According to the above configuration, the continuous portion 8 is connected to the external lead terminal 6 via the common terminal 3A. Therefore, when a voltage is applied between the external lead terminal 6 and one selected individual terminal 4, the resistance existing between the selected individual terminal 4 and the common terminals 3 on both sides of the selected individual terminal 4 is An electric current mainly flows through the membrane 2, and the portion where the electric current flows generates heat.

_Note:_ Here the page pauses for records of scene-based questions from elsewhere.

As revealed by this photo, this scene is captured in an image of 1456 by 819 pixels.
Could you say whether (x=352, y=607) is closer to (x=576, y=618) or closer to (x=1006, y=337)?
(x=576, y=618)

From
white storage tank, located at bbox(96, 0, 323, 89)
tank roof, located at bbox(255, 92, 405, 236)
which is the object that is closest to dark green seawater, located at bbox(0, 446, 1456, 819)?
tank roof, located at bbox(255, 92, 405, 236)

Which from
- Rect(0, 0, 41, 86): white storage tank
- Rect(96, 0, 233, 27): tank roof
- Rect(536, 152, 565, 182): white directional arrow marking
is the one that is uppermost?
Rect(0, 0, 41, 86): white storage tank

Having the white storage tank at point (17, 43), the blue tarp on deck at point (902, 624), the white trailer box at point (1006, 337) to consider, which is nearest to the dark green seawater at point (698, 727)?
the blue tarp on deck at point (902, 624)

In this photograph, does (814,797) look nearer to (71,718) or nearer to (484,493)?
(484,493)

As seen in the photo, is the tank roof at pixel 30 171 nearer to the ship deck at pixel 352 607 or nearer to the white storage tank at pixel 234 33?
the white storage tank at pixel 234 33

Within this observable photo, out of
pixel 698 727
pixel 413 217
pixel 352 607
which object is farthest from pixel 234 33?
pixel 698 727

This heat generation causes desired printing.

In this configuration, it is not necessary to connect all the common terminals to the external lead terminals 6 as shown in FIG. 3, so it is not necessary to lead all the common terminals close to the external lead terminals. Therefore, the wiring density for connecting the common terminal to the external lead terminal is low. Further, since it is only necessary to connect one of the plurality of common terminals to the external lead terminal 6, the number of connections can be small.

The number of common terminals 3 connected to the external lead-out terminals 6 via one common terminal 3A is the same as that of the continuous portion 8 and the common terminal 3.
It is easily understood that it is almost determined by the current capacity and electric resistance of A.

In the configuration of FIG. 1, the side edges of the continuous portion 8 connecting the common terminals 3 adjacent to each other are semicircular with the radius corresponding to the distance between the individual terminals 4 and the common terminals 3. According to this, in the resistance film portion forming one print dot, the distances between the terminals 3 and 4 are equal, which is convenient because the amount of heat generation is substantially uniform.

In the illustrated embodiment, both the individual and common terminals are formed on the surface of the substrate 1, but instead of this, they may be formed on the surface of the resistance film 2.

(Effects of the Invention) As described in detail above, according to the present invention, it is possible to reduce the wiring density of the common terminal and reduce the number of connection points between the common terminal and the external lead terminal as compared with the conventional configuration. There is an effect that can be done.

[Brief description of drawings]

FIG. 1 is a plan view showing an embodiment of the present invention, FIG. 2 is a sectional view of the same, and FIG. 3 is a plan view of a conventional example. 1 ... Substrate, 2 ... Resistive film, 3 ... Common terminal, 4 ... Individual terminal, 6 ... External lead terminal, 8 ... Continuous part,

Claims (1)

[Claims] 1. A resistance film for heat generation and an overlap with the resistance film,
And a plurality of individual terminals and a plurality of common terminals that are formed so as to be alternately positioned along the width direction of the resistance film, and a plurality of common terminals of the common terminals are connected by a continuous portion. At the same time, at least one of the common terminals connected by the connecting portion is extended, and the extended common terminal is connected to the external lead terminal.